This part of the repository contains python scripts and notebooks to run the hsmm4acc code on the Millenium Cohort data set. It finds states in the accelerometer data with the unsupervised Hidden Semi-Markov Models.
- Python 2.7
- For the notebooks: iPython
- Python package hsmm4acc (see GitHub page for installation instructions)
- packages from requirements.txt
The file config.yml
defines the directory in which data is stored, as well as all parameters for the HSMM models. The scripts will create subdirectories under the data directory, assuming the following directory structure:
<data_path>
├── accelerometer_5second
│ ├── <output files of R code>
├── merged
│ ├── <output files of step 0-Preprocess>
├── results
│ ├── mod_<n>st_<b>b_<r>r_<t>t_<colnames>
│ │ ├── model.pkl
│ │ ├── config.yml
│ │ ├── datawithstates
│ │ │ ├── <output files of step 1-HSMM>
│ │ └── images
│ │ │ ├── <output files of notebooks>
├── subsets
│ ├── <output files of step 0-Preprocess>
0_prepare_data.py: This script does the following things:
- joins wearcodes with the TUD (Time Use Diary) file
- removes accelerometer data where the data is invalid
- mirrors accelerometer data that seems to be of devices worn upside-down
- joins accelerometer data with TUD files.
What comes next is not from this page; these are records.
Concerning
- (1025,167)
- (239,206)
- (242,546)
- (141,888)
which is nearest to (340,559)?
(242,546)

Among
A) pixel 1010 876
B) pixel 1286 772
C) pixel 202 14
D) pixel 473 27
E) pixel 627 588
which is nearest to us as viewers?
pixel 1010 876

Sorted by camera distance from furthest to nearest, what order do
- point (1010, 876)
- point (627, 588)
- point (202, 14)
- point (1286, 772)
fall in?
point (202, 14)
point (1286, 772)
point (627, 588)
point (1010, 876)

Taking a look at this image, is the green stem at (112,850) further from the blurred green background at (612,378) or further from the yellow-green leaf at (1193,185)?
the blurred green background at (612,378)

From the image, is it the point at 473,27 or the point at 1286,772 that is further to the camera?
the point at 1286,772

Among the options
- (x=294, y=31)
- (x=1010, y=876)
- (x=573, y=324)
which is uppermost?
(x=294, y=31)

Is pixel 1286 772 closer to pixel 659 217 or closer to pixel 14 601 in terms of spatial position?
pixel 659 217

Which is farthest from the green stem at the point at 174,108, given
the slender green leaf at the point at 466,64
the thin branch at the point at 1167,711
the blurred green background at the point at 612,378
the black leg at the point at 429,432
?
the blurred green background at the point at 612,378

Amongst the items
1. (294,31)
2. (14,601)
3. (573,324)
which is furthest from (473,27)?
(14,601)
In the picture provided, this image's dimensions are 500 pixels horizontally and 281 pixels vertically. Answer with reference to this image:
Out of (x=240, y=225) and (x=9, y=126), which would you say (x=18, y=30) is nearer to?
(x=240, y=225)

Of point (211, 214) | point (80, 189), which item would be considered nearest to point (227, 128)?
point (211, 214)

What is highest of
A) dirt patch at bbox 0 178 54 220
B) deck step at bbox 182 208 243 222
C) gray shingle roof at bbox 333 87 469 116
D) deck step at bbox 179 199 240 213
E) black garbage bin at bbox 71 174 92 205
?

1_HSMM.py This script trains the HSMM on all data in the merged folder, it ouputs the data with states in the datawithstates folder.
5_apply_model.py This script is to apply the model to all data in the merged folder.
The notebooks are for analysis of the outcomes of the HSMM model.
1_HSMM.ipynb has the same functionality as the script, but shows a few plots.
2_AnalyseResults.ipynb shows plots and tables that describe the distribution of the variables and states, as well as a comparison to the reported activities from the diary.
3_AnalyzeModel.ipynb shows the distributions learned by the model
4_3dVisualization.ipynb shows a 3D visualization of the angles and states.